### Data to use
--- --- ---

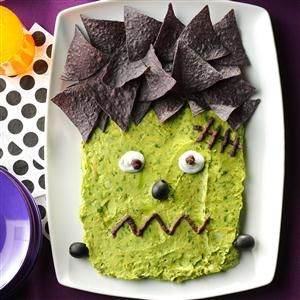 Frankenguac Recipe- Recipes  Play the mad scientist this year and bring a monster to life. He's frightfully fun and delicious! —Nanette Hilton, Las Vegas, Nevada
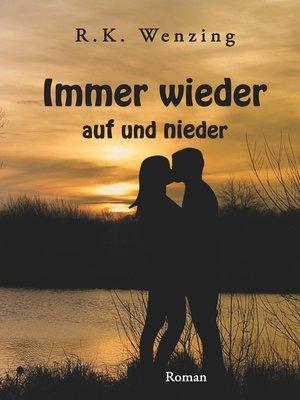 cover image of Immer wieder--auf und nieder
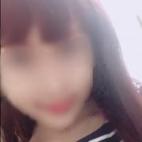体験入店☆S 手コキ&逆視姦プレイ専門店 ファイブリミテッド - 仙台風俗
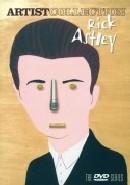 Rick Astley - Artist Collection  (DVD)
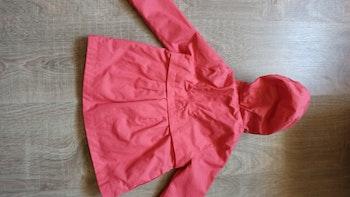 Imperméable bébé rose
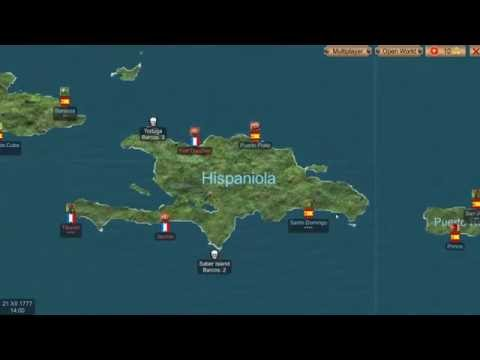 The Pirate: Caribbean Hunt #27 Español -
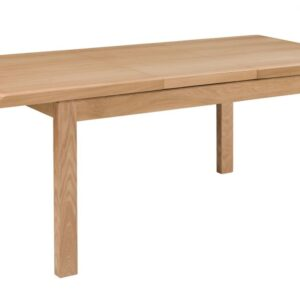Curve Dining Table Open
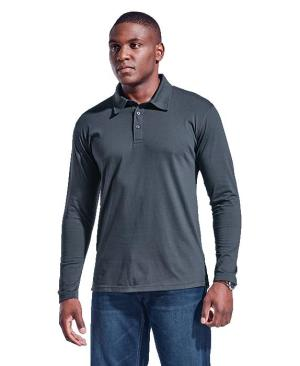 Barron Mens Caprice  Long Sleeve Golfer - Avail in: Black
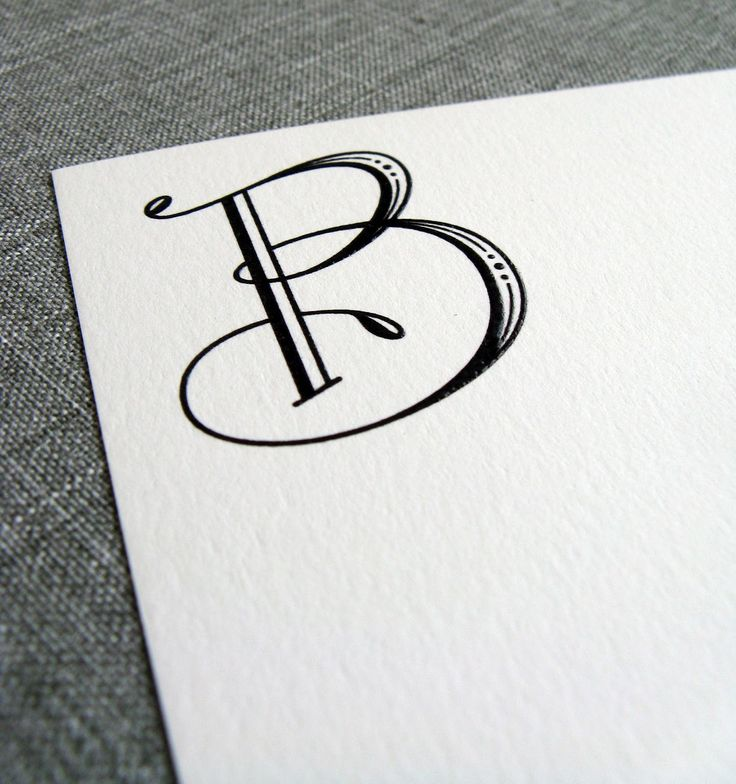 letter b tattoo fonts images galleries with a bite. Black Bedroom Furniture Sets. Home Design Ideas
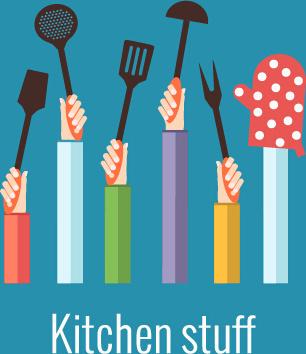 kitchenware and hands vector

--- --- ---

### Task goal
Transcribe the material exactly, keeping every word and none of the pictures.

### Exercise solution
 Frankenguac Recipe- Recipes  Play the mad scientist this year and bring a monster to life. He's frightfully fun and delicious! —Nanette Hilton, Las Vegas, Nevada
 cover image of Immer wieder--auf und nieder
体験入店☆S 手コキ&逆視姦プレイ専門店 ファイブリミテッド - 仙台風俗
 Rick Astley - Artist Collection  (DVD)
 Imperméable bébé rose
 The Pirate: Caribbean Hunt #27 Español -
Curve Dining Table Open
 Barron Mens Caprice  Long Sleeve Golfer - Avail in: Black
 letter b tattoo fonts images galleries with a bite. Black Bedroom Furniture Sets. Home Design Ideas
 kitchenware and hands vector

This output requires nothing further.